Dr. Maciej Grzenda (Warsaw University of Technology) gave a talk and a presentiation on 16th of May 2017 at Data Science Summit (http://dssconf.pl/ ) in Warsaw where was discussed state of the art in data-intensive architecture planning. The talk took place at a major IT event attended by hundreds of IT developers and Data Science professionals from industry and academia. Overall, the event attracted interest of 1500+ participants and partners, including Accenture, Roche, ING Bank, RedHat, Samsung and other. In particular, Dr. Grzenda highlighted VaVeL developments in the domain of big data architectures. The presentation was co-authored by Jarosław Legierski, PhD (Orange Polska).

Big Data deployments require carefully tuned system architecture frequently combining multiple data storage and processing frameworks. Architecture patterns such as Lambda and Kappa have to be adapted to the unique needs of individual projects. VaVeL project provides a number of components and solutions answering the need for the processing of heterogeneous data streams and periodically updated data sets that can contribute to big data architecture planning.

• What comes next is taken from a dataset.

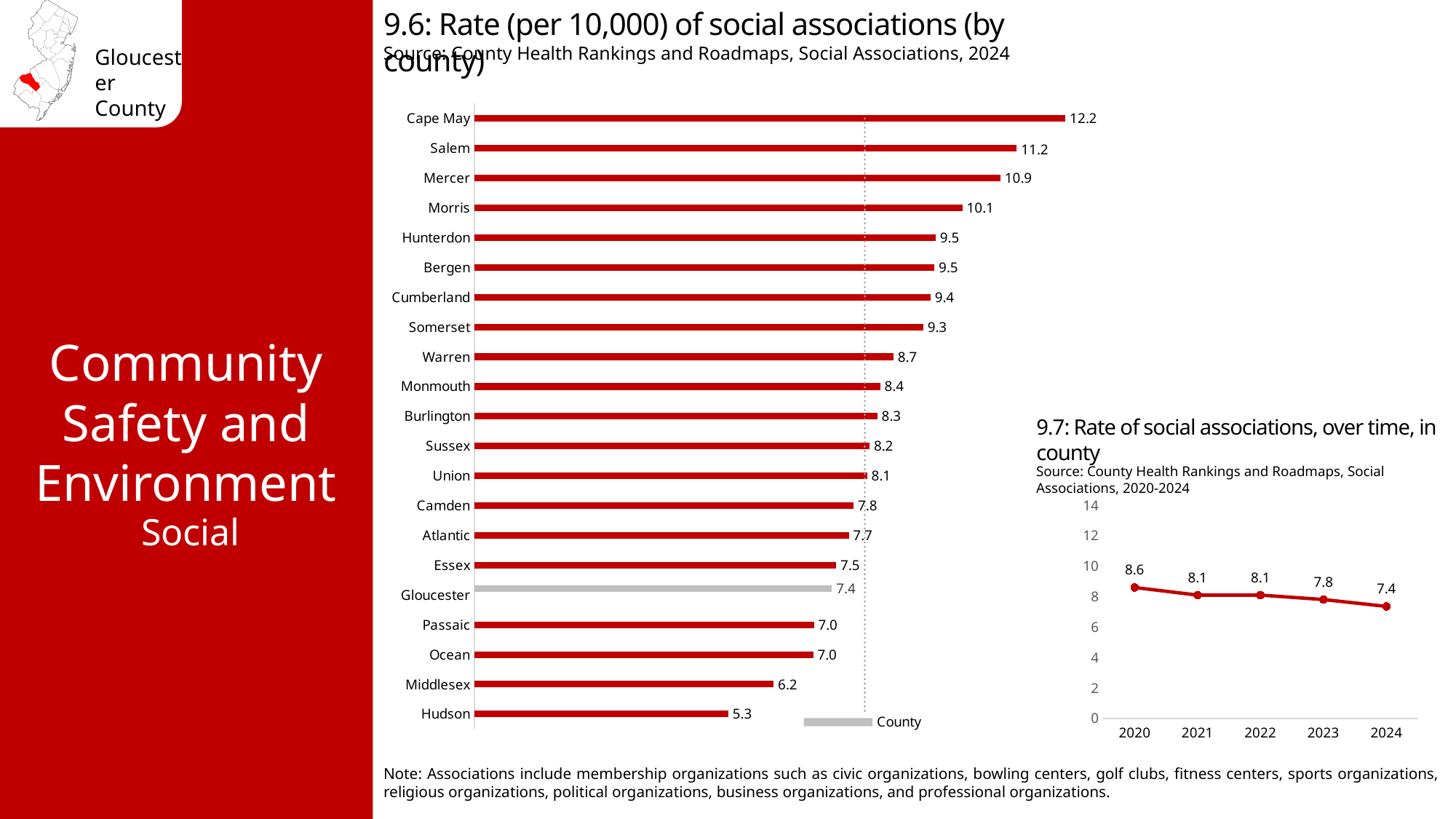
In chart 9.6 (rate of social associations by county), what is the value for Gloucester? 7.4 In chart 9.6 (rate of social associations by county), which county has the lowest rate? Hudson In chart 9.6 (rate of social associations by county), which county has the highest rate? Cape May In chart 9.7 (rate of social associations over time), how many years are plotted? 5 In chart 9.6 (rate of social associations by county), which is larger, the value for Mercer or the value for Morris? Mercer In chart 9.7 (rate of social associations over time), what is the difference between the 2020 and 2024 values? 1.2 In chart 9.6 (rate of social associations by county), what is the value for Middlesex? 6.2 In chart 9.7 (rate of social associations over time), do the values rise or fall from 2020 to 2024? Fall In chart 9.7 (rate of social associations over time), what is the value for 2020? 8.6 In chart 9.6 (rate of social associations by county), what is the difference between Cape May and Hudson? 6.9 In chart 9.6 (rate of social associations by county), how many counties are plotted? 21 What kind of chart is chart 9.6 (rate of social associations by county)? Bar chart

The talk included an overview of data storage systems (relational database management systems, Apache Hadoop, NoSQL platforms) and discussions on applicability of these system categories. Furthermore, the need for stream processing, stream mining and combining it with the processing of cached data sets was addressed. Among design patterns and components developed within VaVeL project were discussed those inspired by the needs of the City of Warsaw, such as: converting most recent location polled from RESTful service output into deduplicated location data streams, combining periodical download of data sets with processing of geodata streams, joining both categories of data or processing news streams including downloading and persisting linked web documents.